Ouço o Fernando reclamar ao meu pai que a Mônica fora entregue faltando um pivô. Ouço meu pai falando de mais um negócio mirabolante que ele estava matutando. Ouço minha mãe colocando panos quentes em qualquer ameaça de desavença. Ouço a Jussara, conversando com minha mãe, a Jurema e a Mônica na mesa do café na copa. Provavelmente estão falando do mesmo assunto a horas, contando e repetindo as mesmas histórias, mas ninguém se cansa. A família é assim...
Mas acima de tudo, o que mais ouço são risadas. Muitas risadas. Risadas altas, longas. Risadas gostosas.
Espera aí, não houve momentos tristes? Puxa, devem ter havido, mas sinceramente não lembro.
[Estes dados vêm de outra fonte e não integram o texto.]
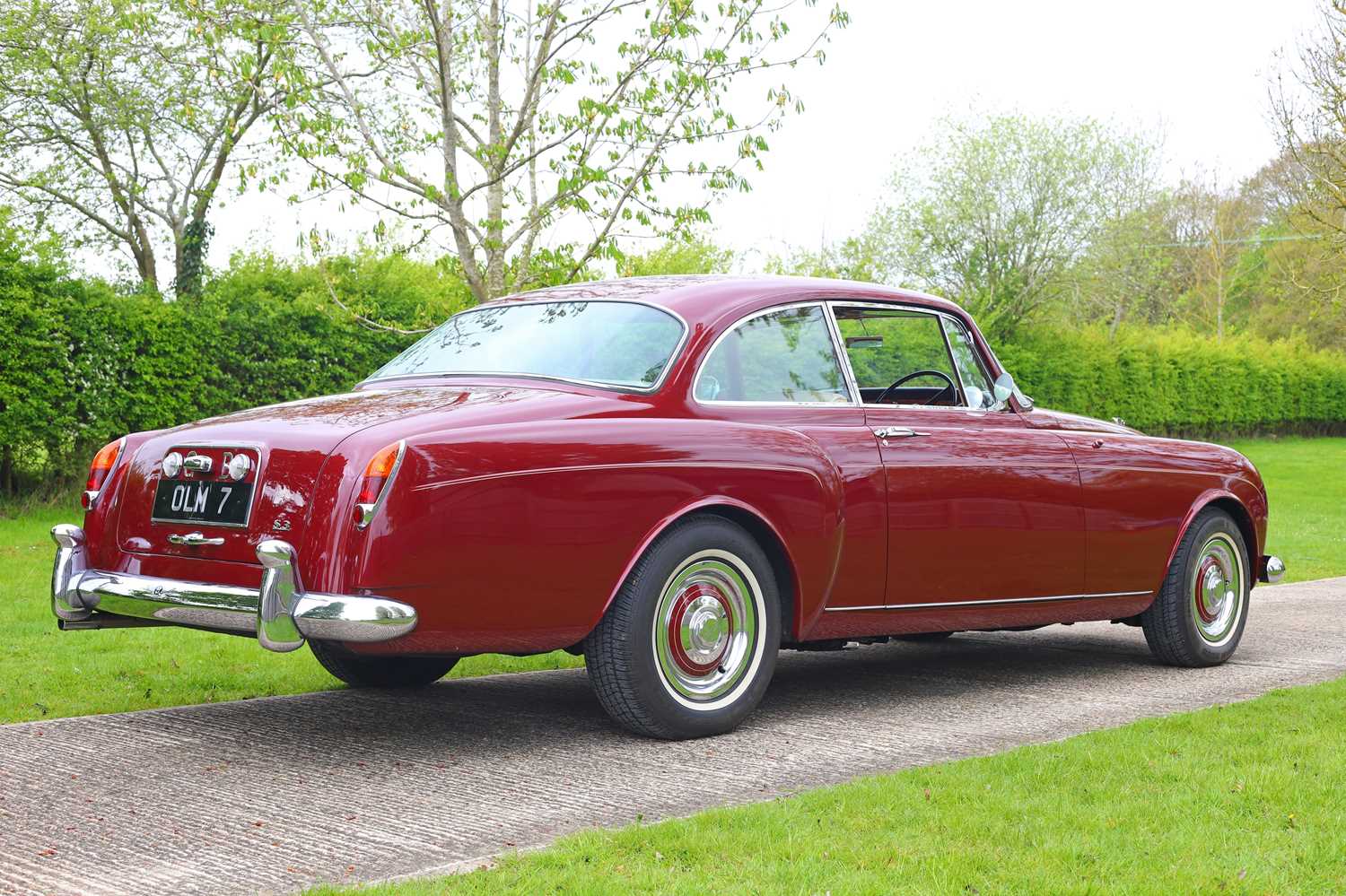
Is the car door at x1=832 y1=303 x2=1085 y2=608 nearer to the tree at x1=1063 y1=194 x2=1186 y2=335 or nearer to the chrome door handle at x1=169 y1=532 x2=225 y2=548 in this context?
the chrome door handle at x1=169 y1=532 x2=225 y2=548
Tenho certeza que ao fim e ao cabo de tudo, só nos lembraremos mesmo é dos momento bons. São eles que estão vivos agora nas lembranças que tenho desse monte de cimento, tijolos, ferro e madeira que acabo de entregar ao novo proprietário. Acho que ele nem sequer desconfia, mas junto com o "edifício de formatos e tamanhos variados, geralmente de um ou dois andares, quase sempre destinado à habitação", ele está levando meu passado, minhas lembranças, um bom pedaço da minha vida.
Quanto ele pagou? Sei lá, mas foi barato.
beijos
Julio (aos prantos)"
Não vou colocar aqui as respostas dos irmãos e dos primos, mas posso dizer que são todas emocionantes.